**The input:**
# # #
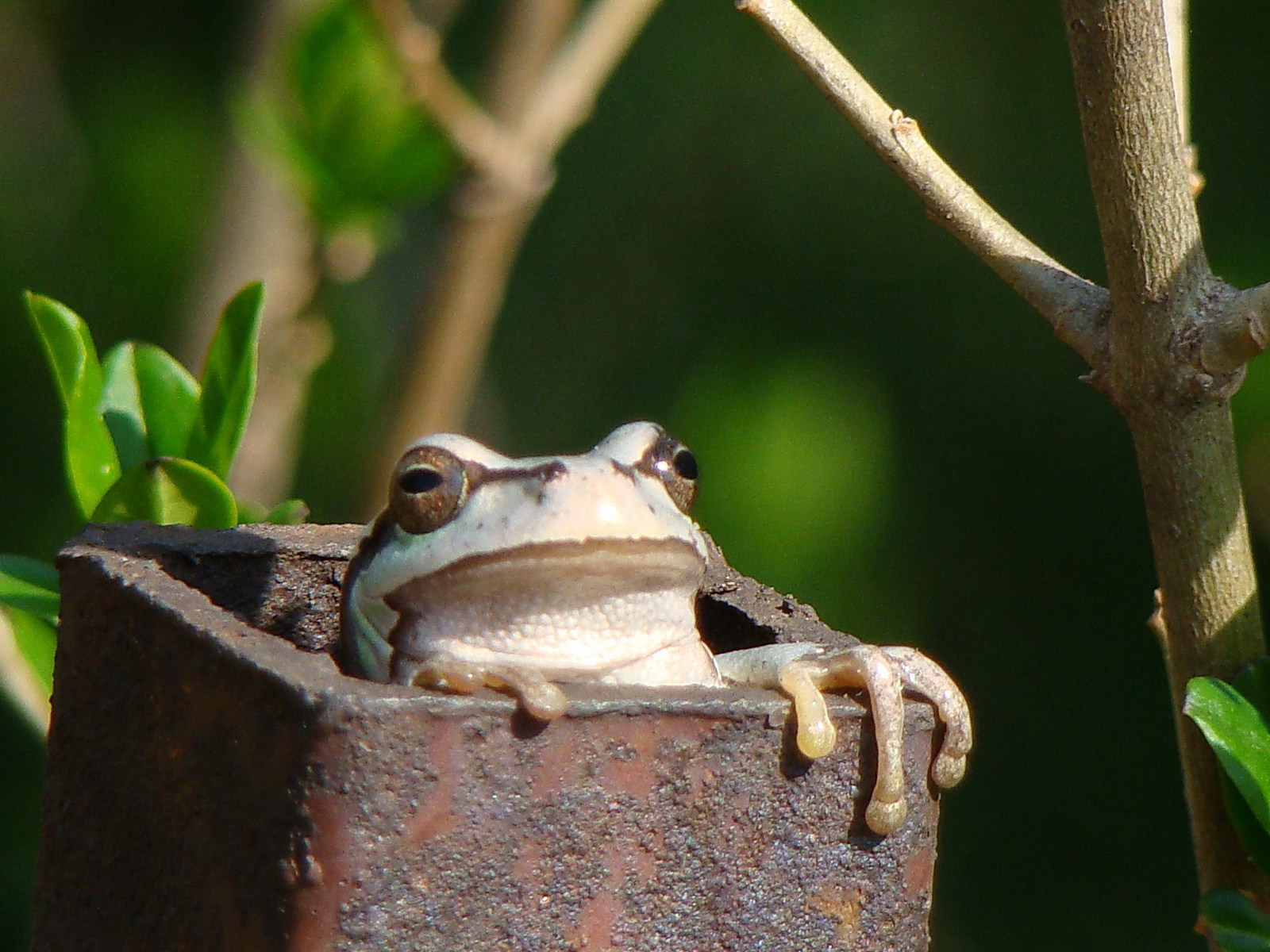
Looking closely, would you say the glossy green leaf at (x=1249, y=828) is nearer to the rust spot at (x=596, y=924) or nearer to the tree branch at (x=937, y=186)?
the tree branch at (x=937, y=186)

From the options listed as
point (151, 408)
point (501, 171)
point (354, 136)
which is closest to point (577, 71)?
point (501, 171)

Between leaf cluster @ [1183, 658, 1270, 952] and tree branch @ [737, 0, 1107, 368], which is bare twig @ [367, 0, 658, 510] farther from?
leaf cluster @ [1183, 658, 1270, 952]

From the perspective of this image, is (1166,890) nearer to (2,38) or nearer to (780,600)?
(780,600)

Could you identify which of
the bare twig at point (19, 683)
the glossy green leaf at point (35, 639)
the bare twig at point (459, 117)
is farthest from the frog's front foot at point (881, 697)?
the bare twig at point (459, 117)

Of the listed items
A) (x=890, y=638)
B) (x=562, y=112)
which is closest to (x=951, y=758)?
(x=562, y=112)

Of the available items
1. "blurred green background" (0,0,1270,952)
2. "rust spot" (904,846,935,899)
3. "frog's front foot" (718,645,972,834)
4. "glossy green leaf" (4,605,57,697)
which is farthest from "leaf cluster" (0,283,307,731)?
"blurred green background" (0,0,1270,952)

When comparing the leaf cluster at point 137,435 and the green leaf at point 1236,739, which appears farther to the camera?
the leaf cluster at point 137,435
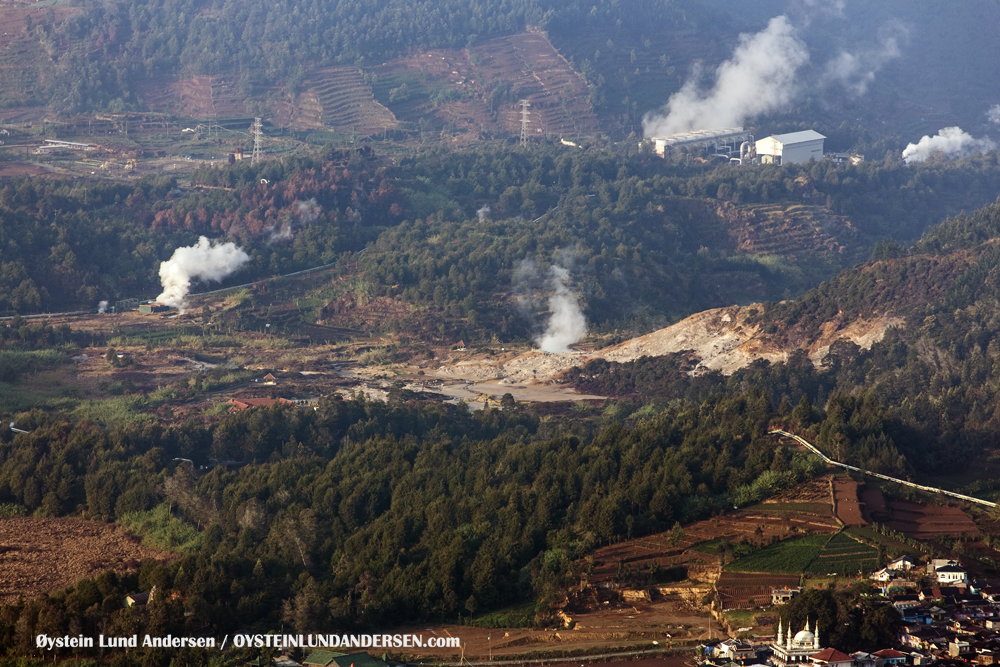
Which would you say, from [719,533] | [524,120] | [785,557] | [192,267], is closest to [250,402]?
# # #
**Task:**
Rewrite the material above, changing every "frog's front foot" to "frog's forefoot" and keeping everything else the same. Leave out the pictures.

**Task response:**
Looking closely, would you say the glossy green leaf at (x=1249, y=828) is nearer to the rust spot at (x=596, y=924) or nearer to the tree branch at (x=937, y=186)?
the tree branch at (x=937, y=186)

From the options listed as
point (151, 408)
point (501, 171)
point (354, 136)
which is closest to point (577, 71)?
point (501, 171)

Between leaf cluster @ [1183, 658, 1270, 952] and tree branch @ [737, 0, 1107, 368], which is bare twig @ [367, 0, 658, 510] farther from?
leaf cluster @ [1183, 658, 1270, 952]

From the perspective of this image, is (1166,890) nearer to (2,38) or nearer to (780,600)?
(780,600)

Could you identify which of
the bare twig at point (19, 683)
the glossy green leaf at point (35, 639)
the bare twig at point (459, 117)
is farthest from the frog's forefoot at point (881, 697)?
the bare twig at point (459, 117)

Of the listed items
A) (x=890, y=638)
B) (x=562, y=112)
which is closest to (x=951, y=758)?
(x=562, y=112)

Of the available items
1. "blurred green background" (0,0,1270,952)
2. "rust spot" (904,846,935,899)
3. "frog's forefoot" (718,645,972,834)
4. "glossy green leaf" (4,605,57,697)
which is farthest from "leaf cluster" (0,283,307,731)?
"blurred green background" (0,0,1270,952)

When comparing the leaf cluster at point 137,435 and the green leaf at point 1236,739, which appears farther to the camera?
the leaf cluster at point 137,435
Which would you say, from [719,533] | [524,120] | [785,557] | [192,267], is closest to [250,402]?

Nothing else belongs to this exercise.